Um besser zu verstehen, was Microservices sind und warum sie so populär geworden sind, hilft ein Blick auf ihren Ursprung. Hier ein kurzer Überblick über ihre Geschichte.

Ursprünge von Microservices: Das Versprechen von Services

Wie ein Phönix wurden Microservices aus der Asche ihrer früheren Inkarnation, den Services, geboren. Vor zwei Jahrzehnten haben Architekten Services konzipiert, deren Versprechen heute durch Microservices erfüllt wird. Die serviceorientierte Architektur (aka SOA) versprach der IT-Welt eine Art Wundermittel gegen schwierig zu handhabende monolithische Applikationen.

Derzeit waren Unternehmen von Backlogs und internem Hickhack geplagt, während Startups skalierbare Produkte entwickelten, die große Marktanteile verschlangen. Nun konnten Unternehmen ihre Monolithen aufbrechen, indem sie Mini-Monolithen erstellen, die die Funktionen des Kerngeschäfts enthielten.

> **Datenauszug**:
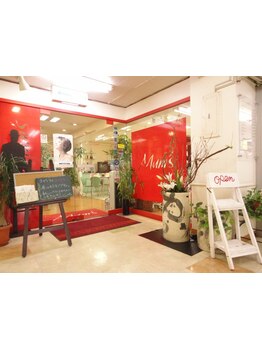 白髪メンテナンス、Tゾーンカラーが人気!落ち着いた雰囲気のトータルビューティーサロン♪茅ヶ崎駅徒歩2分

> **Arbeitsanweisungen**:
(a) Fassen Sie den Textabschnitt über die Geschichte der Microservices in genau zwei Sätzen zusammen.
(b) Schreiben Sie den Textabschnitt über die Geschichte der Microservices im Anschluss an seinen letzten Satz weiter.
Die Zeilen werden hier nicht gebraucht.

> **Ergebnisse**:
(a) Microservices sind aus den Services hervorgegangen, die Architekten vor zwei Jahrzehnten im Rahmen der serviceorientierten Architektur (SOA) als Mittel gegen schwer handhabbare monolithische Applikationen konzipiert hatten, und erfüllen heute deren Versprechen. Während Unternehmen damals unter Backlogs und internem Hickhack litten und Startups mit skalierbaren Produkten große Marktanteile gewannen, konnten die Unternehmen ihre Monolithen nun in Mini-Monolithen aufbrechen, die die Funktionen des Kerngeschäfts enthielten.

(b)
Ein Mini-Monolith oder besser noch ein „Minilith“ wurde geschaffen, um agile Praktiken zu fördern, einem horizontalen Team die vollständige Produktverantwortung zu übertragen und allen, die ihn brauchten, einen einfachen Zugriff auf den Service zu geben. Das war beeindruckend. Doch was geschah dann?

Der Rückschlag

Bei Services handelte sich um einen Tech-Trend, der wie fast alle Trends dem Muster einer Modeerscheinung folgte. Modeerscheinungen verschwinden, weil diejenigen, die sie initiiert haben, sie schon jahrelang praktiziert haben. Andere, die sich von ihrem Erfolg anstecken lassen, haben es jedoch schwer, die gleichen Resultate zu erzielen. Einige talentierte Entwickler haben ihre Services gründlich ausgearbeitet, während der Rest der IT-Branche neidisch zu verstehen versuchte, wie sie das Ganze so einfach aussehen lassen konnten.

Martin Fowler, einer der Begründer von Agile, erklärte einmal, dass die meisten Unternehmen nicht zu echten SOAs migrieren, sondern lediglich die Komplexität verlagern, hauptsächlich in den Enterprise Service Bus. Der Enterprise Service Bus (ESB) ist eine Middleware, die für die Kommunikation zwischen Services und ihren Consumern entwickelt wurde. Unternehmen nutzen ESBs, um die Schwierigkeiten bei der Entkopplung eines Geschäftsprozesses von seiner monolithischen Muttergesellschaft zu mildern.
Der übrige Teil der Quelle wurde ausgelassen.